ITSC 2024 Paper Abstract

Paper WeBT13.5

Han, Ye (Tongji University), Zhang, Lijun (Tongji University), Meng, Dejian (Tongji University), Hu, Xingyu (Tongji University), Lu, Yixia (Tongji University)

SPformer: A Transformer Based DRL Decision Making Method for Connected Automated Vehicles

Scheduled for presentation during the Poster Session "Transformer networks" (WeBT13), Wednesday, September 25, 2024, 14:30−16:30, Foyer

2024 IEEE 27th International Conference on Intelligent Transportation Systems (ITSC), September 24- 27, 2024, Edmonton, Canada

This information is tentative and subject to change. Compiled on January 8, 2026

Keywords Multi-autonomous Vehicle Studies, Models, Techniques and Simulations, Cooperative Techniques and Systems, Automated Vehicle Operation, Motion Planning, Navigation

Abstract

In mixed autonomy traffic environment, every decision made by an autonomous-driving car may have a great impact on the transportation system. Because of the complex interaction between vehicles, it is challenging to make decisions that can ensure both high traffic efficiency and safety now and futher. Connected automated vehicles (CAVs) have great potential to improve the quality of decision-making in this continuous, highly dynamic and interactive environment because of their stronger sensing and communicating ability. For multi-vehicle collaborative decision-making algorithms based on deep reinforcement learning (DRL), we need to represent the interactions between vehicles to obtain interactive features. The representation in this aspect directly affects the learning efficiency and the quality of the learned policy.
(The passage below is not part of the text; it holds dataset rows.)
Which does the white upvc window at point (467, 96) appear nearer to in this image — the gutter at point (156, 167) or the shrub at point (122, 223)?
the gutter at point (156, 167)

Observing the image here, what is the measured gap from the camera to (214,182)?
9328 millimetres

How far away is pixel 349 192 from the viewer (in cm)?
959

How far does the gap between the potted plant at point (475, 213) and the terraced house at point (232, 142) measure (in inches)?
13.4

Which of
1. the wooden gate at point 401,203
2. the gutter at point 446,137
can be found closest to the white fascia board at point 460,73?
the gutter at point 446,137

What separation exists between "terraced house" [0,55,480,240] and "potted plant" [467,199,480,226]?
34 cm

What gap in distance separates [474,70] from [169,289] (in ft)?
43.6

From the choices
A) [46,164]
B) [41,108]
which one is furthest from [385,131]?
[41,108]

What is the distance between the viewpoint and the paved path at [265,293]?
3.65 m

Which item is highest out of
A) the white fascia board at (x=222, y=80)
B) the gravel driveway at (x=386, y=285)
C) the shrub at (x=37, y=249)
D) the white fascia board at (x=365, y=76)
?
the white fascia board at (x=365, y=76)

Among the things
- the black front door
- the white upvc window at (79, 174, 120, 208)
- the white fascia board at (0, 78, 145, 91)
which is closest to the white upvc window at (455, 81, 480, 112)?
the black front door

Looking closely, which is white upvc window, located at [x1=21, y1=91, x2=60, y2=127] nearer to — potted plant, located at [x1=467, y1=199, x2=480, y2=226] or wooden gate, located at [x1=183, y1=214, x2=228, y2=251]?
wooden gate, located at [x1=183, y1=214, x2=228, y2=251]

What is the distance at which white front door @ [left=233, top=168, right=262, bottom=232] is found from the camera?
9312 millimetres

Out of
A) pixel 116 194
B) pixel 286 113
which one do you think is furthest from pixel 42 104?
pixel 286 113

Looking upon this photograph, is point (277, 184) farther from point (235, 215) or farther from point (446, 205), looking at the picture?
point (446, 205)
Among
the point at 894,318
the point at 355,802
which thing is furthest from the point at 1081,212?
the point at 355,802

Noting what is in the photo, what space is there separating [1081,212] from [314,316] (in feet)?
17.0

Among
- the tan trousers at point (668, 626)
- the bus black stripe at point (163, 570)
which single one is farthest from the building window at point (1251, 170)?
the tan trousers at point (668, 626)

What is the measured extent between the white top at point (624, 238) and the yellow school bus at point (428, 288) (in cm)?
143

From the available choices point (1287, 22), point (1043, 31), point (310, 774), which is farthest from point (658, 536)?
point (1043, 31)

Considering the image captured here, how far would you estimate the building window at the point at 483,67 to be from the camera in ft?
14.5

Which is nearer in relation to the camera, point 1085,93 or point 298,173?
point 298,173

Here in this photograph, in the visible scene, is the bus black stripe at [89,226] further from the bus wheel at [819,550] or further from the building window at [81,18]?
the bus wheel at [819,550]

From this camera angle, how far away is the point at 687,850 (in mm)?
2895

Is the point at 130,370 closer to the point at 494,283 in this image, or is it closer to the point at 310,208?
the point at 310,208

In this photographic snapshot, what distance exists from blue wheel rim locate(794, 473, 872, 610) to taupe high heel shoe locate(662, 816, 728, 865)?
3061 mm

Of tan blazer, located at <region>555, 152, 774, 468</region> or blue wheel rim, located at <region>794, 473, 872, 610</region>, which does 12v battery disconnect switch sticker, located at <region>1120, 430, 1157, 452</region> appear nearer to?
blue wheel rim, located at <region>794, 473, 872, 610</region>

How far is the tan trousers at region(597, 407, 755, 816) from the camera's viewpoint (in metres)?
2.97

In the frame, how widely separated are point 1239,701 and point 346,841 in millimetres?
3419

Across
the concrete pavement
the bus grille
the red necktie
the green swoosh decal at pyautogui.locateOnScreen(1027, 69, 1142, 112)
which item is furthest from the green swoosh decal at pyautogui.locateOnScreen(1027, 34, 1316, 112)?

To this end, we propose a CAV decision-making architecture based on transformer and reinforcement learning algorithms. A learnable policy token is used as the learning medium of the multi-vehicle joint policy, the states of all vehicles in the area of interest can be adaptively noticed in order to extract interactive features among agents. We also design an intuitive physical positional encodings, the redundant location information of which optimizes the performance of the network. Simulations show that our model can make good use of all the state information of vehicles in traffic scenario, so as to obtain high-quality driving decisions that meet efficiency and safety objectives. The comparison shows that our method significantly improves existing DRL-based multi-vehicle cooperative decision-making algorithms.